Wednesday, October 28, 2009

'Go Ares! Go Constellation! Go NASA! Go! Go! Go!'

At liftoff, haze makes it difficult to make out the Ares I-X rocket.

"Are YOU giving up?" a woman asked me as I got up from my chair at Space View Park, after several hours of waiting for the weather to clear for the Ares I-X test launch.

"I never give up," I said.

It was hot and humid Wednesday morning in Titusville. Again. It's Florida, after all. And the weather over Kennedy Space Center was not cooperating again, as the Ares launch team required nearly clear conditions to avoid static electricity from impeding signals to and from the rocket.

I waited until the liftoff got scrubbed because of poor weather Tuesday, and I wasn't about to throw in the towel as I got out of my chair to stretch my legs and get some shade. Heck, I never miss a launch, and to skip this one would have been heinous. Ares very well could be NASA's future and the craft that launches astronauts on a trip to another planet.

Some day. But first thing's first.

The clouds finally broke apart around 11:20 a.m., and the range went "green" for weather for the first time in the entire morning. When the countdown started, it was announced by a spectator at the park. Most people clapped and cheered. I readied my camera. I don't show my emotions when it comes to such things, but inside, I had butterflies. And if you were there and looked closely, my hands were shaking, as they usually do just before a launch. That's how much of a nerd I am when it comes to such spectacles.

For space shuttle launches, a group at the park pipes the NASA Launch Control broadcast through speakers. For this Ares launch, which attracted a few hundred people to the shore of the Indian River (many of whom left after the weather continued to push back the launch), the spectators yelled their own countdown. From 10, the people started counting down. "Three ... two ... one," they said. Ignition. The crowd's countdown was timed perfectly.

Visible through my 500mm lens, the ground beneath the rocket glowed, and smoke started to shoot from the sides of the launch tower. The rocket lifted off, quickly climbed and, from my vantage point, appeared to weave in and out of the clouds. As the craft rose above an initial cloud deck, the visibility improved, as the low-level haze prevented clear viewing at liftoff - a condition that is apparent in the top photo.

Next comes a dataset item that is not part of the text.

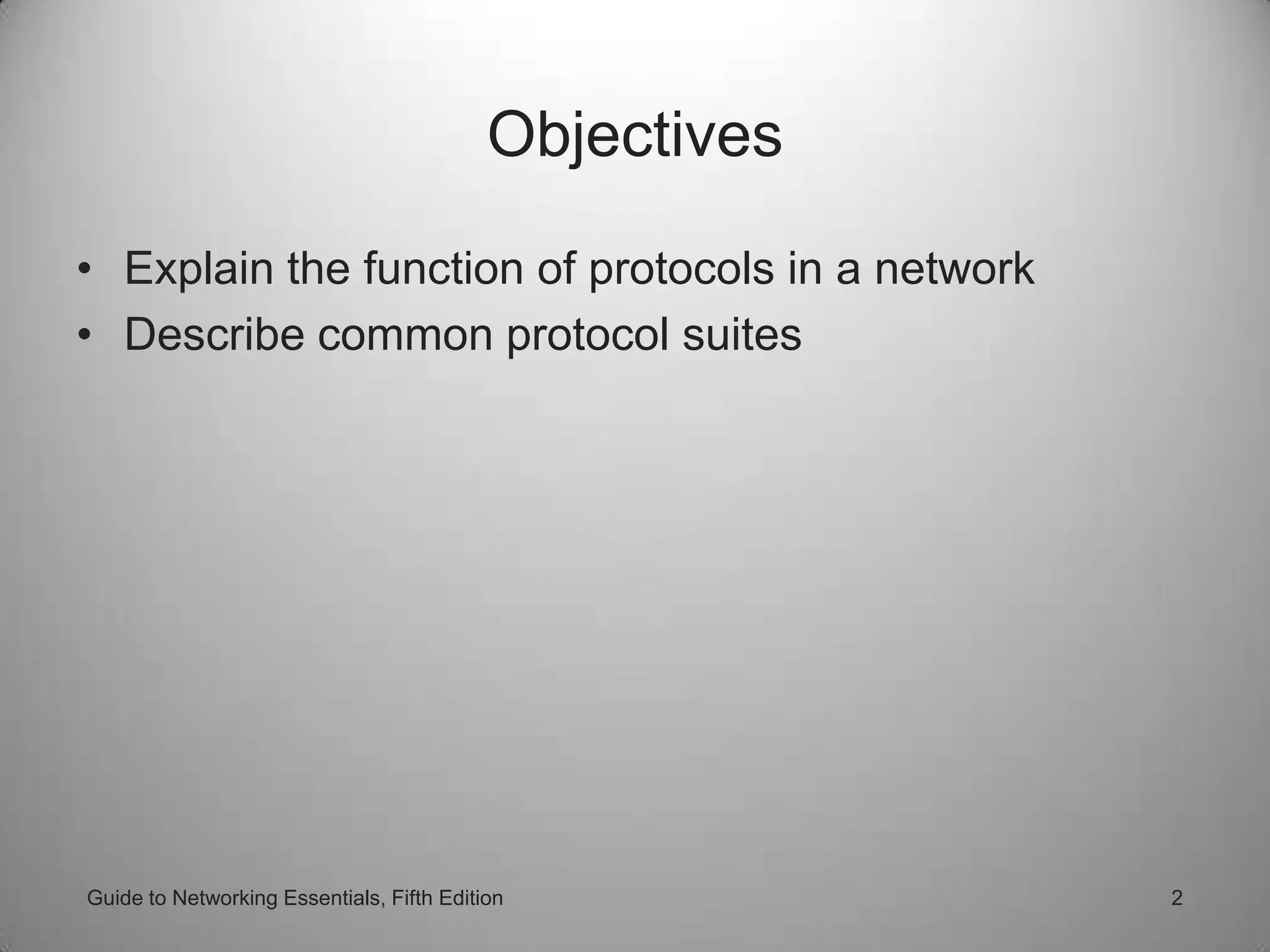 Objectives

• Explain the function of protocols in a network
• Describe common protocol suites

Guide to Networking Essentials, Fifth Edition

2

"Go Ares! Go Constellation! Go NASA!" a woman yelled. "Go! Go! Go!"

The rocket thundered into the eastern sky, heading directly away from Space View Park and over the Atlantic Ocean. Enthusiasts watched as a large shock wave formed around the upper section of the rocket. Within a minute or two, it reached its apogee and began to arc downward. Out of view, the rocket separated and plunged into the water for a waiting Navy ship to recover.

The test appears to have been successful, and for the people who dared to wait through the heat - especially the younger ones - the reward was the knowledge that they just witnessed an event that could mean more to science and technology than anything in their lifetime.

A large shock wave.

Emerging from a cloud.

Curling and arcing downward.

Just for a little context: Not many people gathered at Space View Park in Titusville.

More than five minutes after the launch.

Before the launch, a helicopter flies over Titusville, as a group of pelicans chose the lower airspace.

The chopper that flew over the park was similar to those in the presidential fleet.